Another example. When I became frum, two rabbis pushed me to study in Israel. I resisted. I had no interest in that. I felt that I was going through enough changes. They didn't understand that because they never went through such changes. And Israel was too much for me in the end. I was very damaged by my time there. 

But not only that. These are yeshiva men and to them having a rav is essential. Those were the days before the Internet and before cheap phone plans. Even mail was expensive. We used to send this thin blue envelopes. So even if I had found a rav in Israel, which I didn't because the yeshiva I attended was a nut house, what would happen when I left? These men don't think about that because their kids have rabbanim from their yeshiva days in New York. They go to Israel for a year and come back to their families and their rabbi. They didn't consider that my situation was entirely different. They only know theirs. And what was I coming back to? I gave up my apartment. Am I returning to live with non-frum relatives 100 miles from kosher food? They didn't consider this because their kids go to Israel and come home to stay with them. They only know their limited life. They didn't stop to consider that my situation as a BT is entirely different. 
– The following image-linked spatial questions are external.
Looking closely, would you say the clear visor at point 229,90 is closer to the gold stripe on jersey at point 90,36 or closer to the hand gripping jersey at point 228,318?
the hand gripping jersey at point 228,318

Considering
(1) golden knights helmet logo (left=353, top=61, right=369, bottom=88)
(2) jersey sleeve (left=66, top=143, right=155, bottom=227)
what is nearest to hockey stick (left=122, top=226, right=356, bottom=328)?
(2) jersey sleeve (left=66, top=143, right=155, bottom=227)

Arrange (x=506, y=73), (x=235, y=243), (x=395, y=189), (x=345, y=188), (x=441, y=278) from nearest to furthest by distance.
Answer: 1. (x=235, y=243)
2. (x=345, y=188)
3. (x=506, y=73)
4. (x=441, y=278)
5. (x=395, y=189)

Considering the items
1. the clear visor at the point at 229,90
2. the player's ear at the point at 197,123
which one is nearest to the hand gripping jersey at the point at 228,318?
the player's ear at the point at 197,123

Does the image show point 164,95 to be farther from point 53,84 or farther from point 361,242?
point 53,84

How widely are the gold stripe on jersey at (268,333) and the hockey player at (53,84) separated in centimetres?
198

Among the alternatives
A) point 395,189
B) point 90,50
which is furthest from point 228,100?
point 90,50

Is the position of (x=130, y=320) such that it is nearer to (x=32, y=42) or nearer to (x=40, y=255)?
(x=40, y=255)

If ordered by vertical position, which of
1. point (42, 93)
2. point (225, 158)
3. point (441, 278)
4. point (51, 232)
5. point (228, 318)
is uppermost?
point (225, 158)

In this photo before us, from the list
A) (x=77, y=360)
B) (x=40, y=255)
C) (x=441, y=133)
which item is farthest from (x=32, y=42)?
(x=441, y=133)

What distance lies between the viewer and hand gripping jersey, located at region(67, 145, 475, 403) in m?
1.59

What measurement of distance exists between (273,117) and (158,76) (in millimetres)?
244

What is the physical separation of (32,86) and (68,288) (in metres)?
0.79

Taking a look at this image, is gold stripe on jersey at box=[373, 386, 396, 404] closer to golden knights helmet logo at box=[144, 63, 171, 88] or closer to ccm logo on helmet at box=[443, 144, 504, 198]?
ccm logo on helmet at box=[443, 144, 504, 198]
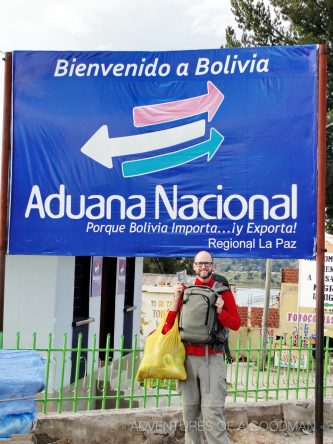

It's not just advice, but even their assessment of people can be entirely inappropriate for others. There's a rabbi on my street, a yeshivish rabbi, who made the ridiculous but common statement that Americans don't move to Israel only because they can't give up their luxuries. I immediately suspected that he must come from money because there are families all over Lakewood, Williamsburg, Monroe, Borough Park who have no money, live in broken down places, get food stamps, Medicaid, and HUD housing. He doesn't know these people because he came from money probably and many rabbis only deal with wealthy baalei batim. Those are the only houses that they ever enter.

This rabbi started a shul in a basement of another shul, but this week opened a huge new building, gorgeous. The aron kodesh cost probably $150,000. And I don't know of any fundraising drive that he did. Whenever that happens, the guy comes from a wealthy family, and that's where he got the money from. That's why he made the statement about Americans and luxuries. Not that his relatives need to move to Israel, but they don't necessarily need big houses. And I have been in the big houses of several American rabbanim and their siblings. There's a whole class of kollel people and rabbis that come from money. It's not all of them, but there a lot like that.

So if some naïve BT takes his statement as guilt to move to Israel it's a problem because his statement applies to his rich relatives. He is talking to himself, as most people even rabbis do.

I can give you 100 more examples. This goes on all the time. The lesson, BTs must think for themselves and go for advice only to people who understand them. And I doubt that there are 10 of them in the world.